US and Israeli authorities have closed a lease agreement this Wednesday for a plot of land intended to house the future permanent US Embassy in Jerusalem, a city recognized as the Israeli capital by the Trump Administration in late 2017.
The US Ambassador to Israel, Mike Huckabee, and the Israeli Foreign Minister, Gideon Saar, have signed the "agreement for the allocation of land intended for the construction of the permanent compound" of the North American diplomatic representation.
The Embassy has described this understanding as a "significant step in the historic diplomatic process" initiated by Trump in his first term by recognizing Jerusalem as the capital of Israel and moving the legation there from Tel Aviv, in addition to "further proof that the relationship between the United States and Israel is at its best."
At the signing ceremony, held at the Israeli Foreign Ministry headquarters, Huckabee stressed that this step "deepens and expands our presence in Jerusalem, the eternal capital of Israel," while Saar emphasized that "this agreement goes far beyond the cession of land."
"Trump's decision to move the US Embassy to Jerusalem was an act of historical justice. Today (...) that decision is further consolidated for generations to come," the Israeli minister stated.
The Center for the Rights of the Arab Minority in Israel, Adalah, has criticized in a statement that the pact is an "illegal" agreement, considering that the complex will be built on "confiscated Palestinian lands" under the "discriminatory" Absentee Property Law of 1950, seized from their rightful owners.
The organization recalled that in January 2023 it filed an appeal with the Israeli authorities to challenge, "on behalf of twelve descendants of the owners (...), including US and Jordanian citizens, along with Palestinian residents of Jerusalem," the allocation of that plot. However, the challenge was dismissed and, in April 2024, urban planning authorities ratified the project for the Embassy's location.
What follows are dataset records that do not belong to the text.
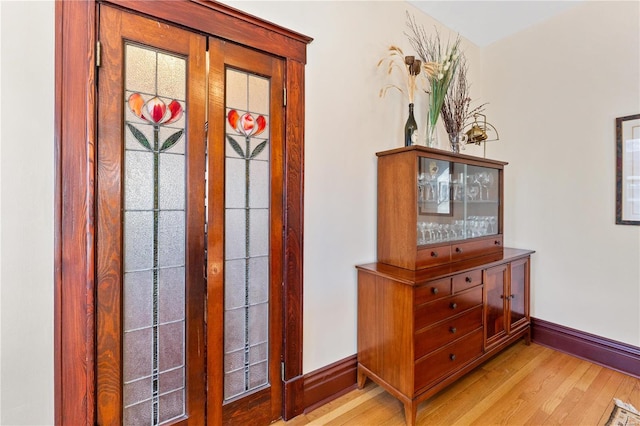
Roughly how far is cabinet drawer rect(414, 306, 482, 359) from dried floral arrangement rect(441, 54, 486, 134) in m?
1.46

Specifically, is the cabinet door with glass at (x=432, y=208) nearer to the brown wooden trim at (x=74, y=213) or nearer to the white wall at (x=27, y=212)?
the brown wooden trim at (x=74, y=213)

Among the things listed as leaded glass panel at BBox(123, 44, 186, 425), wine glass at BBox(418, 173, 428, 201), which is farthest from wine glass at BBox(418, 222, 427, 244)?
leaded glass panel at BBox(123, 44, 186, 425)

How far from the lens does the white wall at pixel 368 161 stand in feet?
3.96

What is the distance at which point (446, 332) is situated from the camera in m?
1.93

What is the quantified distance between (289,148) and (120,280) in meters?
1.09

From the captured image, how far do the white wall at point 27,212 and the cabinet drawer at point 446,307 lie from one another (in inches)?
70.7

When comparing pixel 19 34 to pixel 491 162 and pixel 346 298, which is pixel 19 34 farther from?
pixel 491 162

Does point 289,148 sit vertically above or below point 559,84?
below

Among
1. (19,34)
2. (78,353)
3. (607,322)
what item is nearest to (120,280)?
(78,353)

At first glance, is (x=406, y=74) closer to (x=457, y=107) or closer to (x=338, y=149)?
(x=457, y=107)

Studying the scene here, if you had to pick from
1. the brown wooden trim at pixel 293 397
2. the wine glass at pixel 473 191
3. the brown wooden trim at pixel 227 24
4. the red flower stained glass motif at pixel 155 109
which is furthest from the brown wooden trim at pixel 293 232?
the wine glass at pixel 473 191

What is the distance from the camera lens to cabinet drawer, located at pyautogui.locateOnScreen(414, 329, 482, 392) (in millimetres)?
1789

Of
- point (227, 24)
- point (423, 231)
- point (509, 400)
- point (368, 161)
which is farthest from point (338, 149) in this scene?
point (509, 400)

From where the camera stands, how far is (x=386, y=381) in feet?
6.26
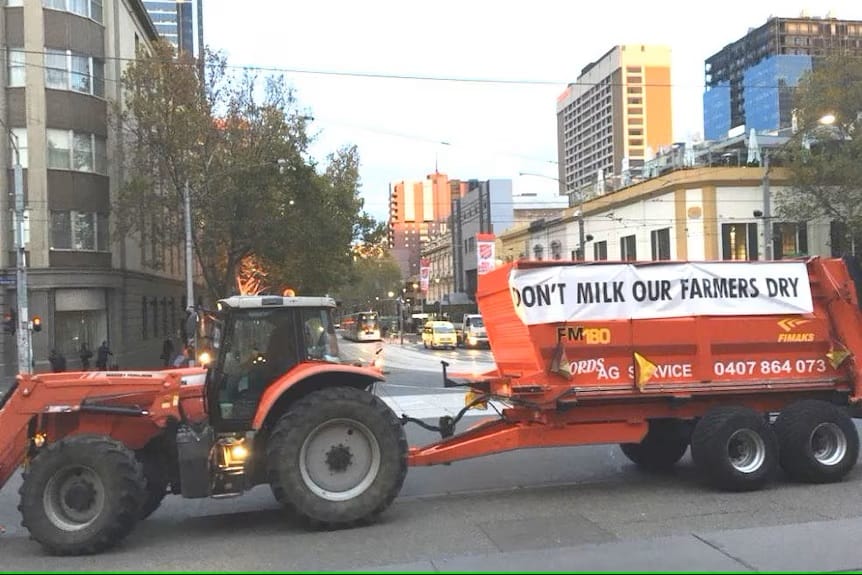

According to Adalah, "the construction of the Embassy complex violates the special international legal status of Jerusalem (...) established in UN General Assembly resolutions. The relocation of the Embassy and the recognition of the city as the capital of Israel constitute a flagrant endorsement of Israel's illegal annexation of East Jerusalem and its grave violations of International Humanitarian Law".
In the same statement, Adalah maintains that the agreement sealed this Wednesday "deliberately enshrines a profound historical injustice" and accuses the United States of endorsing with this step "the illegal appropriation of land" with identified owners and Israel's "illegal mechanisms of dispossession and displacement, (...) in direct defiance of International Law and the prohibition of illegal annexation".